Uit enkele geschiedbeschrijvingen, oorkondes, overlopers en rekeningen waarin
veelal ambachtsheren genoemd werden, valt af te leiden hoe Koudekerke werd
bestuurd en hoe het zich vanaf de dertiende eeuw in die roerige tijden heeft
ontwikkeld.
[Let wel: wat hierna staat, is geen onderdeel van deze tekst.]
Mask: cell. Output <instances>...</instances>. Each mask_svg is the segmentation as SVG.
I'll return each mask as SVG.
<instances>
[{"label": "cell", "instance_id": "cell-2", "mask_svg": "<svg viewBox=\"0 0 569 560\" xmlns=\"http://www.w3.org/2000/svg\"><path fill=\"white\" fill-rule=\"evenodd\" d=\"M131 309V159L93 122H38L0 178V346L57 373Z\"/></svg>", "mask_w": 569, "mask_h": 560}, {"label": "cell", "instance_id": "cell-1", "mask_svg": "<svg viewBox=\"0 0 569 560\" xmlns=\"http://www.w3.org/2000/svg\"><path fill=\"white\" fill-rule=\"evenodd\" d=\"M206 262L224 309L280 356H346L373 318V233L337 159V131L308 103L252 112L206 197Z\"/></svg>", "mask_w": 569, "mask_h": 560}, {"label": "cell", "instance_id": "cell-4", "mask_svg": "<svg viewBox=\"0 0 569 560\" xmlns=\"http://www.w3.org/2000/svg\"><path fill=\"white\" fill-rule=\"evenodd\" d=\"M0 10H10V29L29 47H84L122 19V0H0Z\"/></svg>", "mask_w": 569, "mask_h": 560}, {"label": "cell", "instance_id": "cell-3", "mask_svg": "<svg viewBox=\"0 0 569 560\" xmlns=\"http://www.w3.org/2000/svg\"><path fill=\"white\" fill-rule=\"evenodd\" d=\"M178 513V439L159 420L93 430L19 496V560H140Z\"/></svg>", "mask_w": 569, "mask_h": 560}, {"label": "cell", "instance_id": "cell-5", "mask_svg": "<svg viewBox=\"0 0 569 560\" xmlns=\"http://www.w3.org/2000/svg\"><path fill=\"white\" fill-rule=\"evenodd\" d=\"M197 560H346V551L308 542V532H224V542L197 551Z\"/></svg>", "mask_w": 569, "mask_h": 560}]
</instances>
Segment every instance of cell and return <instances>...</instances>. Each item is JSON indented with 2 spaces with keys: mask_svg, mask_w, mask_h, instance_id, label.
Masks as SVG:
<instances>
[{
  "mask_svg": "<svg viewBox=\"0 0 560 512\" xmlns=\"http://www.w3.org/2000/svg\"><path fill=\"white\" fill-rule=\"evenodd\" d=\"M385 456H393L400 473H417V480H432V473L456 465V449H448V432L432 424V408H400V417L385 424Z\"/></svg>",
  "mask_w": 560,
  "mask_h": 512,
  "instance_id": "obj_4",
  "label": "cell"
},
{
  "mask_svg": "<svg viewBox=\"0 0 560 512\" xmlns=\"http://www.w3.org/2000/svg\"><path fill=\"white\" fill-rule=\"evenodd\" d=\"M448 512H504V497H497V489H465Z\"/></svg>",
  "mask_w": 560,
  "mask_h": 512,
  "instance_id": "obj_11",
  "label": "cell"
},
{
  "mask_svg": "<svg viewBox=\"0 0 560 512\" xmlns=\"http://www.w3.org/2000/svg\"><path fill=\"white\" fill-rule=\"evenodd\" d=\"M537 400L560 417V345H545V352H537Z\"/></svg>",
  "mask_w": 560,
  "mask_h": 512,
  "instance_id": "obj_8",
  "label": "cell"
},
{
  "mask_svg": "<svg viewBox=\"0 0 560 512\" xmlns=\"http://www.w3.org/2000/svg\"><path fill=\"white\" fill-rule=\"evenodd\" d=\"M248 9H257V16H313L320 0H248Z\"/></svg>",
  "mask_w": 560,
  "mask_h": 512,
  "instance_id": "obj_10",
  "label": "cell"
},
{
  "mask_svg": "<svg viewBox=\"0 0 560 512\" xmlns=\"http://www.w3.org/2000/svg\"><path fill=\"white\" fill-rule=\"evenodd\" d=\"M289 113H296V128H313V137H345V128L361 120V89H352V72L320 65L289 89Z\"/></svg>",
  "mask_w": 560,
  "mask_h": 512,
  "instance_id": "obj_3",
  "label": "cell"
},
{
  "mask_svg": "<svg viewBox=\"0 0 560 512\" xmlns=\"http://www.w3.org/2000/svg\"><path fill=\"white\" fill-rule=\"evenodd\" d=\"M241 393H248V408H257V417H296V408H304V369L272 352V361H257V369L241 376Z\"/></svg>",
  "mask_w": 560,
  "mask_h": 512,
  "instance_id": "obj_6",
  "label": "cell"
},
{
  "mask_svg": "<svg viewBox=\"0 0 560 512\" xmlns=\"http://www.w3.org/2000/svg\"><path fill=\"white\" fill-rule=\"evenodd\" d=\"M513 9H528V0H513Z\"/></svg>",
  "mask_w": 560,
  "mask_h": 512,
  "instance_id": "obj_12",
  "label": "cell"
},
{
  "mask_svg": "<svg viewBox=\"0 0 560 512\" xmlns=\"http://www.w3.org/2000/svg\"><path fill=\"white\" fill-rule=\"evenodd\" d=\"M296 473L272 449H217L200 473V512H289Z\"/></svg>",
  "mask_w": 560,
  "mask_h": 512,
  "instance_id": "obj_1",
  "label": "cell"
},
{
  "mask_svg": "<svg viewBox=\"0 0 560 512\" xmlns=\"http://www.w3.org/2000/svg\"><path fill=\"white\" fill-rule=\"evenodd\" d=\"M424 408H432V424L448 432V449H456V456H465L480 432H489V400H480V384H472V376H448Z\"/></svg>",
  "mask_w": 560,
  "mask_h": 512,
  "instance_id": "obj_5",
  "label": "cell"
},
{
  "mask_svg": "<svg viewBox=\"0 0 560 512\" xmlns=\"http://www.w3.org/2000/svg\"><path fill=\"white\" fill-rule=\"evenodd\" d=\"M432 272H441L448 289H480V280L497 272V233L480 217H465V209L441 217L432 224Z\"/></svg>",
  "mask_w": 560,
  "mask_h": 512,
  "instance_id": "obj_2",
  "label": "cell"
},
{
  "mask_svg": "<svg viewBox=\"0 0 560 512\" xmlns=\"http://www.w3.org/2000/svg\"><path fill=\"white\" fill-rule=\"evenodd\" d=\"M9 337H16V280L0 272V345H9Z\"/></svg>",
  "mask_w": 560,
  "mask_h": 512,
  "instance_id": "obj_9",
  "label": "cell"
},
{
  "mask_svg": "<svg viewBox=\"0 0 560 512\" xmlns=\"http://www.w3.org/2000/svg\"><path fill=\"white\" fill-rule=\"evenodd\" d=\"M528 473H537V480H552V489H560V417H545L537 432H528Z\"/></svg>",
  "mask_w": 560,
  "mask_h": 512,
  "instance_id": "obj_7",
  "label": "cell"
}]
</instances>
Ene Meinard was vermoedelijk de eerste Ambachtsheer van Koudekerke,
gevolgd door Willem en Gilles van Koudekerke, waarvan de laatste bezit had
in (oud) Vlissingen waaronder een watermolen. Samen met Pieter van Souburg
was hij in 1248 aanvoerder van de Vlaamse Partij in Zeeland. Walcheren was
in deze periode onderwerp van twisten tussen de Vlaamse en Hollandse graven
waardoor Gilles en Pieter uiteindelijk moesten vluchten naar Vlaanderen.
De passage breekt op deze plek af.